Task objective
A bare number is required: the count of lines in the material below that hold the word "fold".

──────────

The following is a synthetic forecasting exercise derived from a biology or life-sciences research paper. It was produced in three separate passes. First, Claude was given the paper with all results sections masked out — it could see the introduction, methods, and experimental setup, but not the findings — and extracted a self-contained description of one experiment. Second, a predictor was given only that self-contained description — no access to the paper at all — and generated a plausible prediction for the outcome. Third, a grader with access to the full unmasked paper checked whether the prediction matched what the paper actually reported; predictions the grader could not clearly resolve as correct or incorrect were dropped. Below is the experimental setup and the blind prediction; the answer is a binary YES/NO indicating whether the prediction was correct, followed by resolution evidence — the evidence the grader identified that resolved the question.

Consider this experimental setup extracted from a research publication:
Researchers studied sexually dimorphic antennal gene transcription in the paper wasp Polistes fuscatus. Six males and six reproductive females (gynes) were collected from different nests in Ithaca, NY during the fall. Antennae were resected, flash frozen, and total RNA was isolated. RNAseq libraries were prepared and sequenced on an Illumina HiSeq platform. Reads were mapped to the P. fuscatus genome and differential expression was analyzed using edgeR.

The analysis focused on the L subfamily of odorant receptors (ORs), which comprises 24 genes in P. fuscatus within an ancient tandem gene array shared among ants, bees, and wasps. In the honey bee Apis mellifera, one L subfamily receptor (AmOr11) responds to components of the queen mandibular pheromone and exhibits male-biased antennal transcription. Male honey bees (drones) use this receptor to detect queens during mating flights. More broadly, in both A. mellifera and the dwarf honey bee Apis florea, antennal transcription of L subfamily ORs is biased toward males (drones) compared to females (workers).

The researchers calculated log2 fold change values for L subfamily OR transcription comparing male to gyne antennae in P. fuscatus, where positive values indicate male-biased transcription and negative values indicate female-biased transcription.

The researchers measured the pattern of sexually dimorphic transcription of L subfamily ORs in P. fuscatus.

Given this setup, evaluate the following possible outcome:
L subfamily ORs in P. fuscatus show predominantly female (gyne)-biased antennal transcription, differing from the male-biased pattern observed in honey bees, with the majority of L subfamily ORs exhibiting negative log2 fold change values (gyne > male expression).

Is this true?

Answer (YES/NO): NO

──────────

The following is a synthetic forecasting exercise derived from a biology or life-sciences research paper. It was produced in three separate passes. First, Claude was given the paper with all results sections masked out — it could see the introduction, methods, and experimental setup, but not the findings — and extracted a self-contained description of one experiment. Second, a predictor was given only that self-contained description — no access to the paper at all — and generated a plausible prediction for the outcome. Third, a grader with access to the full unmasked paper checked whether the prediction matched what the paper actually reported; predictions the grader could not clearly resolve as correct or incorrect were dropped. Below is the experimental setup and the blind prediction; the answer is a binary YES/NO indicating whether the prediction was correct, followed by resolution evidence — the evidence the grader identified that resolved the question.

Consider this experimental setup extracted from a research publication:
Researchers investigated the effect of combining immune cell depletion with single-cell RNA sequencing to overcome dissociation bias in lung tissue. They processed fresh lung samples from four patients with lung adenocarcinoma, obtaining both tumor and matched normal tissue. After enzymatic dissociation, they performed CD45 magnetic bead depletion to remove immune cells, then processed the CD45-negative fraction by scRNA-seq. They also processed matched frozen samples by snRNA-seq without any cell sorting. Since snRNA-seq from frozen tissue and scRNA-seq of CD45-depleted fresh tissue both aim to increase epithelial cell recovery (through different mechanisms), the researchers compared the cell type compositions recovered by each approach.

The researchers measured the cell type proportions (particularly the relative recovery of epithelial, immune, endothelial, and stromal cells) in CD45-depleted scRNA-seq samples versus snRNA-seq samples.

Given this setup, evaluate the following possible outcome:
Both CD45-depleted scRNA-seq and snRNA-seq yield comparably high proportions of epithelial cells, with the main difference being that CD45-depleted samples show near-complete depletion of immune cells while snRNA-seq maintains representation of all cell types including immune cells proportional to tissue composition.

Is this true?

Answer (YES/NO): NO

──────────

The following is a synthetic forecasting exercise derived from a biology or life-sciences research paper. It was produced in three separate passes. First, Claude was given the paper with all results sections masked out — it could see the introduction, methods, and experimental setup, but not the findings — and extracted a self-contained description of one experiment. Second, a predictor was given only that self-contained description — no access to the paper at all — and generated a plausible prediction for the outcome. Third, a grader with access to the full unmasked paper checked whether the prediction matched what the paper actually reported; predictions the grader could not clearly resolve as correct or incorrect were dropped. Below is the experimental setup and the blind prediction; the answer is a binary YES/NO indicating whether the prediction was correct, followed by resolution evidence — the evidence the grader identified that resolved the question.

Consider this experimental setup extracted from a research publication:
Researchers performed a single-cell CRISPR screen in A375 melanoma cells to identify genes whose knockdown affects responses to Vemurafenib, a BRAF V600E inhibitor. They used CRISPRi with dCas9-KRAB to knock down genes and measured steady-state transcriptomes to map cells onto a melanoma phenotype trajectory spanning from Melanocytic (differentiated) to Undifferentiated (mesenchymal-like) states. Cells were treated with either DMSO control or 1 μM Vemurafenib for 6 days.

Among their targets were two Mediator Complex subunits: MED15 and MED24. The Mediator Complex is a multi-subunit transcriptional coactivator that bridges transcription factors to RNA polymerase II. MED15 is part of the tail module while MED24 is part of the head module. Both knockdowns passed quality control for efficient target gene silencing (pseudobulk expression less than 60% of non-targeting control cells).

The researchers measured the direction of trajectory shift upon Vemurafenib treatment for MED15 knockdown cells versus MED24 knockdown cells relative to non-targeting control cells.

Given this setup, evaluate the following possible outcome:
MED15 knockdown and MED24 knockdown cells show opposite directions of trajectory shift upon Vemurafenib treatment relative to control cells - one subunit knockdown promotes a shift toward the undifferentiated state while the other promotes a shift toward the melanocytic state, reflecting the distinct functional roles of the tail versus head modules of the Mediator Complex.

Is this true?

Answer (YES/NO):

──────────

Answer box
2